RECORD EXTRACTS:
******

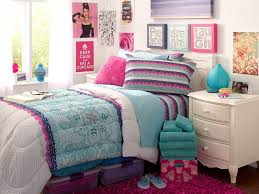 diy teen room decor jpg paint colors for bedrooms bedroom decorating ideas king bed bath teenage girl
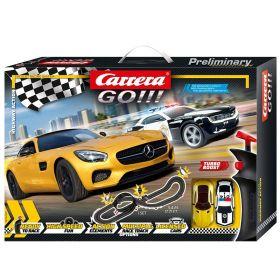Автотрек Carrera GO - Highway Action 62493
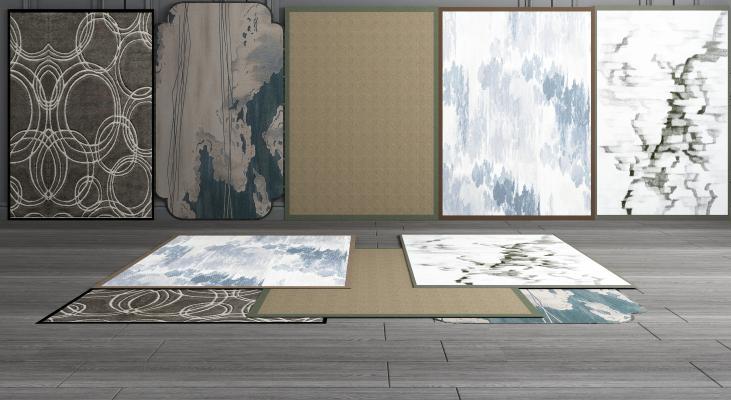 新中式地毯组合3D模型【ID:341577236】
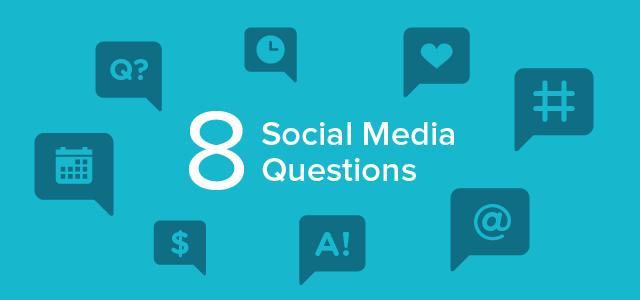 8 Social Media Questions-01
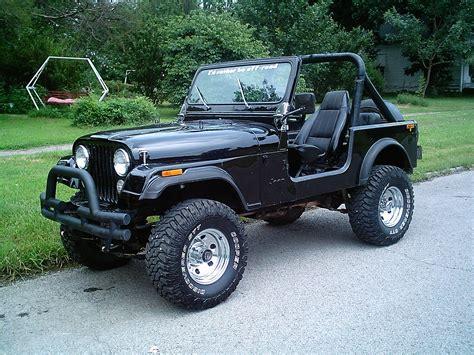 Jeep CJ7 #2724808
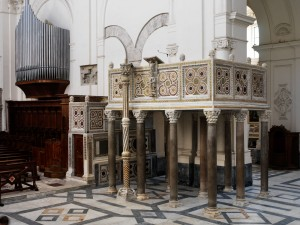 20-Cattedrale-di-San-Matteo-ambone-B5-da-Soprintendenza-per-i-Beni-Architettonici-e-Paesaggistici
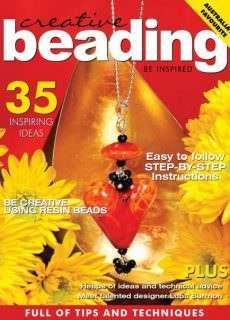Creative Beading Vol13 No2 2016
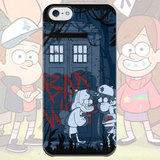 Чехол для iPhone 7+/7/6s+/6s/6+/6/5/5s/5с/4/4s GRAVITY FALLS and DOCTOR WHO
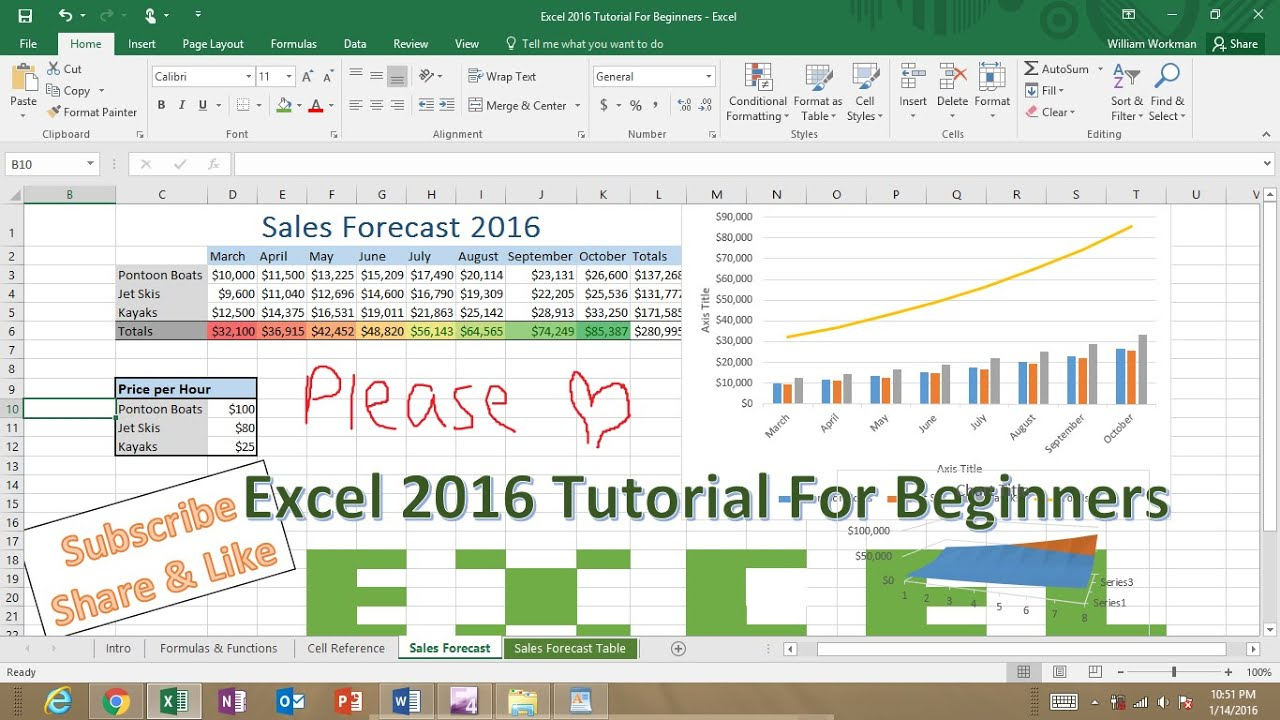 Microsoft Excel Tutorial For Beginners Excel Crash Course Refresher For Job Interviews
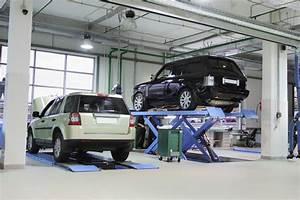 Help Car Voreppe : how can an auto shop help you ~ Medecine-chirurgie-esthetiques.com Avis de Voitures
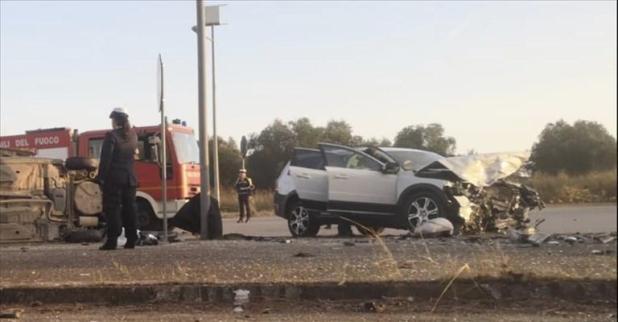 Francavilla Fontana, scontro sulla circonvallazione: morto un ragazzo di 22 anni di Avetrana
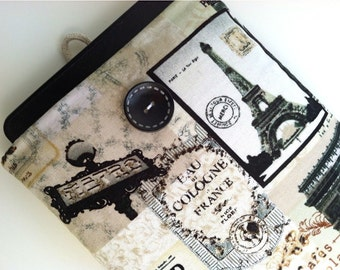 Kindle Case for Kindle Paperwhite, Kindle Oasis, Kindle Voyage, Kobo Touch, iPad Mini or other eReader, Parisian French Design Cover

******

YOUR INSTRUCTIONS: Working from the listing above, retype it exactly but include no images.

REPLY TO THE TASK:
 diy teen room decor jpg paint colors for bedrooms bedroom decorating ideas king bed bath teenage girl
Автотрек Carrera GO - Highway Action 62493
 新中式地毯组合3D模型【ID:341577236】
 8 Social Media Questions-01
 Jeep CJ7 #2724808
 20-Cattedrale-di-San-Matteo-ambone-B5-da-Soprintendenza-per-i-Beni-Architettonici-e-Paesaggistici
Creative Beading Vol13 No2 2016
 Чехол для iPhone 7+/7/6s+/6s/6+/6/5/5s/5с/4/4s GRAVITY FALLS and DOCTOR WHO
 Microsoft Excel Tutorial For Beginners Excel Crash Course Refresher For Job Interviews
 Help Car Voreppe : how can an auto shop help you ~ Medecine-chirurgie-esthetiques.com Avis de Voitures
 Francavilla Fontana, scontro sulla circonvallazione: morto un ragazzo di 22 anni di Avetrana
 Kindle Case for Kindle Paperwhite, Kindle Oasis, Kindle Voyage, Kobo Touch, iPad Mini or other eReader, Parisian French Design Cover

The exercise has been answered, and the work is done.